# [PAGE]
----

21.03 April/May 2009
Cover Story

Looking to Cut

The current economic crisis has every athletic director wondering how to budget for next year. Some are finding new areas to cut, others are revamping fundraising strategies, and everyone is looking for revenue solutions.

By Laura Ulrich

Laura Ulrich is a contributing writer for Athletic Management. She can be reached at: laura@MomentumMedia.com.


Early last fall, the University of Arizona women's soccer team traveled to Lubbock, Texas, to take on Texas Tech University for its fifth game of the season. The Wildcats came home with a 2-1 win--and a $2,500 luggage bill.

Athletic Director Jim Livengood did a double take when he received the invoice. "When I saw that number, the full impact of the current financial crisis hit me for the first time," he says. "I did some calculations and realized it was going to cost us an additional $100,000 in luggage fees alone for all our teams this year."

David Secor, Senior Associate Athletic Director for Business and Finance at UCLA, had a similar moment at a budget meeting in mid-December. "We looked at the numbers we'd projected in August, and they didn't make sense anymore," he says. "Between August and December, the economy had tanked so much that the entire landscape looked different. I couldn't believe that where we were in December could be so far away from where we had been in August."

As athletic directors around the country enter the thick of budget season, we've asked some of the most experienced how they're handling the financial downturn. How are they making cuts that help the bottom line without hurting their programs? How are they pushing forward on development goals in a down economy? And how are they keeping staff morale high and providing leadership that gets everyone pulling together as a team?

UNCHARTED TERRITORY
Most athletic directors have confidence in their abilities to construct a balanced budget. They understand how to make cuts that don't bleed and how to move a few dollars to keep their programs moving ahead. But this year, even the savviest managers have had to come up with new strategies.

"None of us has ever been in this kind of financial environment before," says Livengood. "To compound the stock market crash and the jobless rate, almost every state is going through a financial crisis. State legislatures are reducing education spending and that is trickling down to athletics."

"I could develop two different budgets that would be millions of dollars apart based on the possible scenarios," says Secor. "We've definitely entered uncharted territory."

Another conundrum is the uncertainty about how long the downturn will last. "Most economists predict the recession is going to affect discretionary income for at least another couple of years, meaning we have more tough budget decisions ahead of us," Livengood says. "But we don't really know how many."

So how do you budget in these uncertain times? Julie Soriero, Athletic Director at the Massachusetts Institute of Technology, started this year's budgeting process with an unusual step. She called a meeting with her staff to talk about the department's philosophy.

"I knew we were going to have to make spending cuts," she says. "But before we did that, we needed to get very clear on what MIT athletics stands for. So we did some exercises looking at our core values and asking how each of them related to our budget decisions this year."

Livengood is taking the same approach. "At a time like this, the first place to go is back to your mission," he says. "Until we're all clear on what we're trying to accomplish, we can't begin to think about things we need to keep and things that might be expendable."

Athletic directors are also involving more voices in the budget process this year, starting with coaches. "Instead of telling coaches what I'm cutting from their programs, I've asked, 'Why don't you make suggestions to us?'" Soriero says.

----

# [INFORMATION SHOWN]
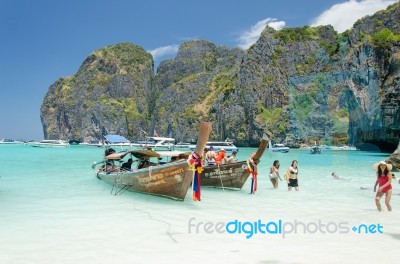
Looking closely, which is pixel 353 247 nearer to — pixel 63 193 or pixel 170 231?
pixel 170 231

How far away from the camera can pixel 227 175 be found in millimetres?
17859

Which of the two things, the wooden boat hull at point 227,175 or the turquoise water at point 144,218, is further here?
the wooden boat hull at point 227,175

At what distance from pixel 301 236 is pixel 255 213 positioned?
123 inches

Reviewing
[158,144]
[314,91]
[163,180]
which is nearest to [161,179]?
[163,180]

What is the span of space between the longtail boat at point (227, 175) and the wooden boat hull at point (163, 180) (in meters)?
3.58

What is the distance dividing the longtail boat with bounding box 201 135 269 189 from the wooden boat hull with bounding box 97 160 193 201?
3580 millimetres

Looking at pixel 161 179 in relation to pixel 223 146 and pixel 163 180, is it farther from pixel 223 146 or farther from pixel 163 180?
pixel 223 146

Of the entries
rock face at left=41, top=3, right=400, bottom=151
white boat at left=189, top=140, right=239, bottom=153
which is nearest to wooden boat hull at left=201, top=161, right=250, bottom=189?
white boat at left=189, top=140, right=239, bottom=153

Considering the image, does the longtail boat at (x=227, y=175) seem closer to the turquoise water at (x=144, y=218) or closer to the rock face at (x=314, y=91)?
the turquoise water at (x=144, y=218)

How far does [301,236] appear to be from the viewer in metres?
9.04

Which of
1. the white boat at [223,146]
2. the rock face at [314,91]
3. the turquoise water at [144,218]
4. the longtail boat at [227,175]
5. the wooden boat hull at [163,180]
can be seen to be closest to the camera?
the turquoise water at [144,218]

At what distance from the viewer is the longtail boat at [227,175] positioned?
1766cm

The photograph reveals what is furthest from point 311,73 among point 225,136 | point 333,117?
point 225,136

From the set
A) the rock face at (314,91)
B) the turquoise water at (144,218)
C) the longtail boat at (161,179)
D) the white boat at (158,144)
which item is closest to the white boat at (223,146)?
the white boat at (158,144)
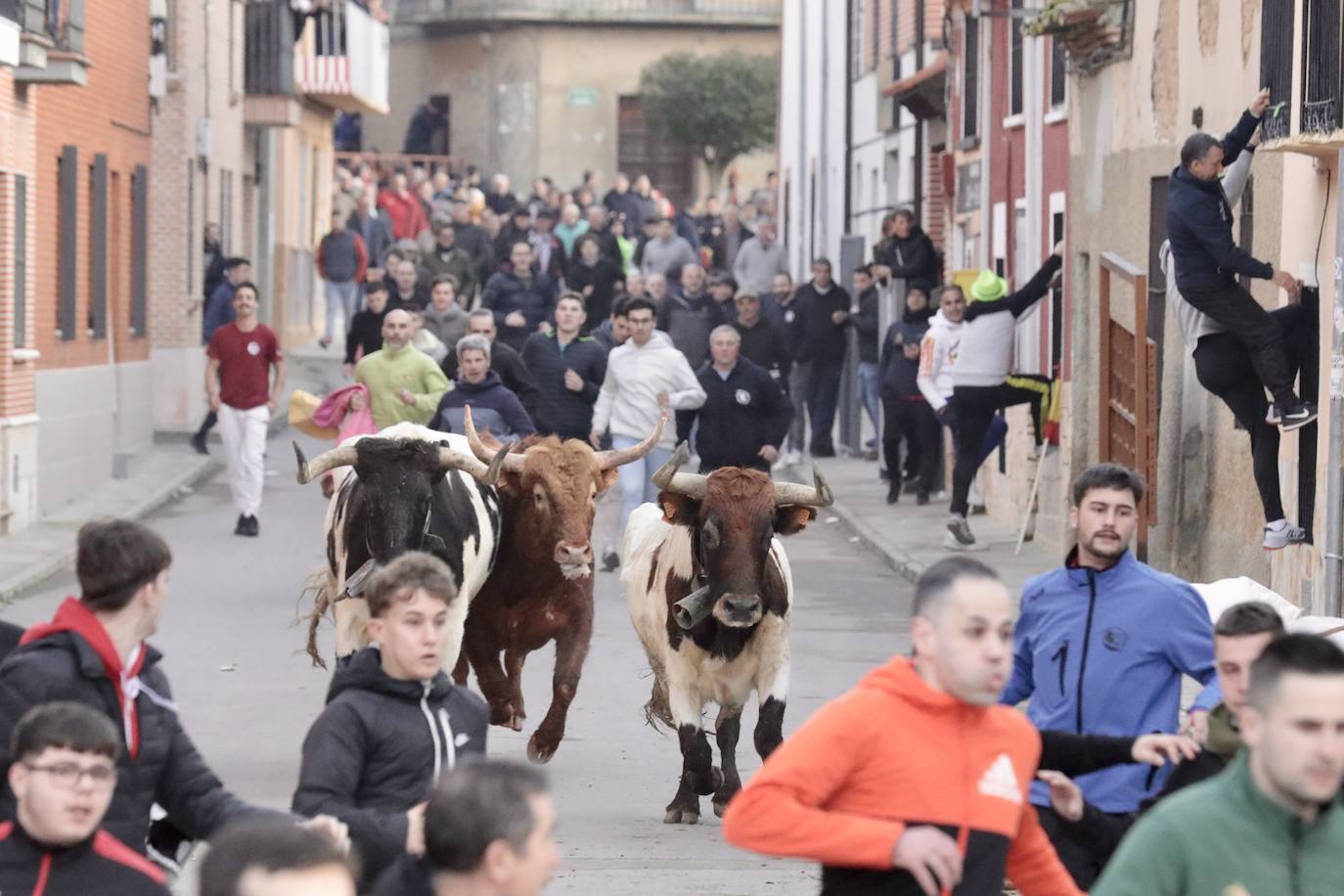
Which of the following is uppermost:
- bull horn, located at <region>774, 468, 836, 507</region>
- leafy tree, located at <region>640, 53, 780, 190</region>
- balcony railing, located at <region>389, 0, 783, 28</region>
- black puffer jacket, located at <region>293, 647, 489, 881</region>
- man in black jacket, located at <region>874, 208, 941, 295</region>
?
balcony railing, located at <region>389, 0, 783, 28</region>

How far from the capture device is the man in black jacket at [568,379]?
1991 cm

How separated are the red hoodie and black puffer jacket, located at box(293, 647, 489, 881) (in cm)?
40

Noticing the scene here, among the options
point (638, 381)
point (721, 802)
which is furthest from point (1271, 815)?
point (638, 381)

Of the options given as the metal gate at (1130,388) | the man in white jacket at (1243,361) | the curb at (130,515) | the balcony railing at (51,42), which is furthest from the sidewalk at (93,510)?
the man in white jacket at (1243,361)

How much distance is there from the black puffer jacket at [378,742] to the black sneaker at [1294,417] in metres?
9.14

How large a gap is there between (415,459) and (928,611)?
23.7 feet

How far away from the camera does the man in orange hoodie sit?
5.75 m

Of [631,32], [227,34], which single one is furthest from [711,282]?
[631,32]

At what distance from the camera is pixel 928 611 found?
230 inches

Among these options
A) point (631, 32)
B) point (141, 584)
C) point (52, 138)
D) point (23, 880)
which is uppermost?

----

# [WHAT TO PRODUCE]
In the article on athletic budget cuts, how much did Jim Livengood calculate the luggage fees would add for all his teams this year?

# [EXERCISE SOLUTION]
An additional $100,000.